Wie viele Feuerwehren alarmierte der Disponent der Bezirksalarmzentrale laut dem Bericht über den Brand der Acetylengasflasche?

Lesetext:
--------------------------------------------------

13.10.2014, 11:03 Uhr

Brand einer Acetylengasflasche

LANGENLOIS. Bei Arbeiten in der Werkstatt einer Stahlbaufirma in Langenlois ist am Mittwoch eine Acetylengasflasche in Brand geraten. Die Flasche war unmittelbar neben einer Sauerstoffflasche gelagert, wegen der Gefahr, dass die Acetylengasflasche zerknallt, alarmierte der Disponent der Bezirksalarmzentrale sieben Feuerwehren aus dem Bezirk Krems, außerdem wurde der Schadstoffberatungsdienst des Landesfeuerwehrverbandes nachalarmiert.

Der Vorfall ereignete sich gegen 13.00 Uhr, beim Eintreffen erkundeten Atemschutztrupps der Feuerwehr umgehend die Lage und begannen, die Acetylengasflasche zu kühlen, die Temperatur der Flasche wurde währenddessen mit einer Wärmebildkamera kontrolliert. Nach etwa einer halben Stunde gelang es den Einsatzkräften, das Ventil der Flasche zu schließen und den Brand zu löschen.

--------------------------------------------------

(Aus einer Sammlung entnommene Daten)
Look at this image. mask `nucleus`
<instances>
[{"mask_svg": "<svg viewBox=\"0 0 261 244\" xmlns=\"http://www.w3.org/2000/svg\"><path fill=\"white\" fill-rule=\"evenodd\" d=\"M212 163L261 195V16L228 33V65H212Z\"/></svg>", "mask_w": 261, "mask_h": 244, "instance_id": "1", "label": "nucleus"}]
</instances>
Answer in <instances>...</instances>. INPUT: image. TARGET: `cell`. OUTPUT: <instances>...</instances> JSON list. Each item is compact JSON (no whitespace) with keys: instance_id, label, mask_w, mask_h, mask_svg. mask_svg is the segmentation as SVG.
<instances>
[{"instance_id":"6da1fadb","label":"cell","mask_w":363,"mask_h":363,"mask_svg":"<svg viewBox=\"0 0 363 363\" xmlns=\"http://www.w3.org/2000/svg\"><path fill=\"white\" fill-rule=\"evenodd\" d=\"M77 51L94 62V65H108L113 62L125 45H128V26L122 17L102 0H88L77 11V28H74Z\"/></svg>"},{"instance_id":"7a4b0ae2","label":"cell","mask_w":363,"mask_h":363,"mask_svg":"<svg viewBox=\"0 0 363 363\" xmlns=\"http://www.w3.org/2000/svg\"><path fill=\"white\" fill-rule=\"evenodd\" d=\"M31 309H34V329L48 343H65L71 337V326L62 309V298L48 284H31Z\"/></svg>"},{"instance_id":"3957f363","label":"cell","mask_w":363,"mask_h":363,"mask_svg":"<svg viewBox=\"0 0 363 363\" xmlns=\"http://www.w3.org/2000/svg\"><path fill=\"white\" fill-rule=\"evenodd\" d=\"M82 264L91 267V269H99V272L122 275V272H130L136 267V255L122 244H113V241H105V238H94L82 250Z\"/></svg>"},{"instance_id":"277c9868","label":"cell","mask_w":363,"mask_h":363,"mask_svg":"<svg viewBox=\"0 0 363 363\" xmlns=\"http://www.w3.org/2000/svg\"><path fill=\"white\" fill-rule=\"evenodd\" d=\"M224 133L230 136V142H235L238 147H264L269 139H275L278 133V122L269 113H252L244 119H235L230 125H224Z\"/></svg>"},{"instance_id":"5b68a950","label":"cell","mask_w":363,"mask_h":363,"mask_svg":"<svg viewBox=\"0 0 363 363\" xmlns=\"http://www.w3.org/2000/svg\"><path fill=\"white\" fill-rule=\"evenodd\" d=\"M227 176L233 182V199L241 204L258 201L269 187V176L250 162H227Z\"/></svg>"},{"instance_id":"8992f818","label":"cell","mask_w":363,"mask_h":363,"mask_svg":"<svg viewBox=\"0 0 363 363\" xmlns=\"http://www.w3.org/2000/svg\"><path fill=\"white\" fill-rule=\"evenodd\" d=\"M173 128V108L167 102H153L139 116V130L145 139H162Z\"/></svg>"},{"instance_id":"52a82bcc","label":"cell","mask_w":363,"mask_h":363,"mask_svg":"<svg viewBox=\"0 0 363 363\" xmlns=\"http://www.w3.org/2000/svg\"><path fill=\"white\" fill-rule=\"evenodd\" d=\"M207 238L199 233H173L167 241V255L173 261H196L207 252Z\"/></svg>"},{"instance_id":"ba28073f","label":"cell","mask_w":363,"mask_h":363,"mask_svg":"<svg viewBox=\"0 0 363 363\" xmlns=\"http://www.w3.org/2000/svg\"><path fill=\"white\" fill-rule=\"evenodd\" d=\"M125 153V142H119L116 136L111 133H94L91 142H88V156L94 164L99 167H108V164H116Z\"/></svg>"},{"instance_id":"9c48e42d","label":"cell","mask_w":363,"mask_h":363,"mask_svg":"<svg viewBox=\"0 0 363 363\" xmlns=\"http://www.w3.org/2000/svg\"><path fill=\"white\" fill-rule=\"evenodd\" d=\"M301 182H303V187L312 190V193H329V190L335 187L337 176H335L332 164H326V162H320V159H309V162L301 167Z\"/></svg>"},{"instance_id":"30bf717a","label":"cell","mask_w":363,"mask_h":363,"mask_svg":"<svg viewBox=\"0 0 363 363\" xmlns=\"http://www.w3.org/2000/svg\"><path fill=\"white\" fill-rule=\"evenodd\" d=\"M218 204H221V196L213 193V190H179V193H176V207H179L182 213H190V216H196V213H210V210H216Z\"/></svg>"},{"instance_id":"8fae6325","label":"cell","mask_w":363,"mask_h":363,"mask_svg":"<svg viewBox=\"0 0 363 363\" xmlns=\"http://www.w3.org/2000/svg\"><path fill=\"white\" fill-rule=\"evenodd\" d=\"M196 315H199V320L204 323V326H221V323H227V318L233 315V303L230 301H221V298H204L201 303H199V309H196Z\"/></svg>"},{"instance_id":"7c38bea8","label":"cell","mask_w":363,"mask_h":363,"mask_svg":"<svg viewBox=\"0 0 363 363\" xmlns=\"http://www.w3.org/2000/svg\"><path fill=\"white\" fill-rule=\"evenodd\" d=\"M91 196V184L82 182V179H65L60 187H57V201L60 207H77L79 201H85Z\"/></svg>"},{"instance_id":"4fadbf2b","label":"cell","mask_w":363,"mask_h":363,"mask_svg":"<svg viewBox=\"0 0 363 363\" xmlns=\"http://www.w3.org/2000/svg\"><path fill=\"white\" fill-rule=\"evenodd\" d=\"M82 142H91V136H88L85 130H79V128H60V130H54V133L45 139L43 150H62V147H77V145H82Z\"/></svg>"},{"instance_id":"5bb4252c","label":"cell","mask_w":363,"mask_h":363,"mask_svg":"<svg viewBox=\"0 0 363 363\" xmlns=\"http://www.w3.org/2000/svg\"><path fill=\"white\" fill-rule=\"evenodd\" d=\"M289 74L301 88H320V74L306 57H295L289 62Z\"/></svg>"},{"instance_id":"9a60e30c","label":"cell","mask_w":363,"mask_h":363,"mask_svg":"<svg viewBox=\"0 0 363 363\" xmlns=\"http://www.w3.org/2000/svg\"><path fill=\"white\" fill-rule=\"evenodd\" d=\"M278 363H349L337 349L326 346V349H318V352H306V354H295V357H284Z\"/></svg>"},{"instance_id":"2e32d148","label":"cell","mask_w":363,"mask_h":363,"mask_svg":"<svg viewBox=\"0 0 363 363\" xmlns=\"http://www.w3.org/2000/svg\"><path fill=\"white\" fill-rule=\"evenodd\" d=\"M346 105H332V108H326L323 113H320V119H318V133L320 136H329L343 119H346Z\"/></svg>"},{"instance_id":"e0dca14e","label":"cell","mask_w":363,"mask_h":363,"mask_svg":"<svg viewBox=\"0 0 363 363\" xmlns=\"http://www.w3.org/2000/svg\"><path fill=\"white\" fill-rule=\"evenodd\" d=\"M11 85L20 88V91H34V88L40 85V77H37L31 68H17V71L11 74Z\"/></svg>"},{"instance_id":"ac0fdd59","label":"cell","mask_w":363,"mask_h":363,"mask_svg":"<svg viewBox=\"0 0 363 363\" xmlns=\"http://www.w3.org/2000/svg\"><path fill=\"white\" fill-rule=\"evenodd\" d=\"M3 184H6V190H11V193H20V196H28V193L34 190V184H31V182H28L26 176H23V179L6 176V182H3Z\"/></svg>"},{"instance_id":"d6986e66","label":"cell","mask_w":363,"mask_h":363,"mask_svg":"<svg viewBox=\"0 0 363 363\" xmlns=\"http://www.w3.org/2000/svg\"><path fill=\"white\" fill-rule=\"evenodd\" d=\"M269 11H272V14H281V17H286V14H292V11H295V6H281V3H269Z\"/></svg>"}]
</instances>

--------------------------------------------------

Ergebnis der Aufgabe: Sieben Feuerwehren aus dem Bezirk Krems.